Commercial buildings consume 19% of energy in the US as of 2010, and traditionally, their energy use has been optimized through improved equipment efficiency and retrofits. Beyond improved hardware and infrastructure, there exists a tremendous potential in reducing energy use through better monitoring and operation. We present several applications that we developed and deployed to support our thesis that building energy use can be reduced through sensing, monitoring and optimization software that modulates use of building subsystems including HVAC. We focus on HVAC systems as these constitute 48-55% of building energy use.
Specifically, in case of sensing, we describe an energy apportionment system that enables us to estimate real-time zonal HVAC power consumption by analyzing existing sensor information. With this energy breakdown, we can measure effectiveness of optimization solutions and identify inefficiencies. Central to energy efficiency improvement is determination of human occupancy in buildings. But this information is often unavailable or expensive to obtain using wide scale sensor deployment. We present our system that infers room level occupancy inexpensively by leveraging existing WiFi infrastructure. Occupancy information can be used not only to directly control HVAC but also to infer state of the building for predictive control.

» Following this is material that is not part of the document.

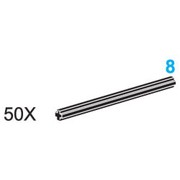8-Stud Axles (Pack of 50)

Building energy use is strongly influenced by human behaviors, and timely feedback mechanisms can encourage energy saving behavior. Occupants interact with HVAC using thermostats which has shown to be inadequate for thermal comfort. Building managers are responsible for incorporating energy efficiency measures, but our interviews reveal that they struggle to maintain efficiency due to lack of analytical tools and contextual information. We present our software services that provide energy feedback to occupants and building managers, improves comfort with personalized control and identifies energy wasting faults.
For wide scale deployment of such energy saving software, they need to be portable across multiple buildings. However, buildings consist of heterogeneous equipment and use inconsistent naming schema, and developers need extensive domain knowledge to map sensor information to a standard format. To enable portability, we present an active learning algorithm that automates mapping building sensor metadata to a standard naming schema.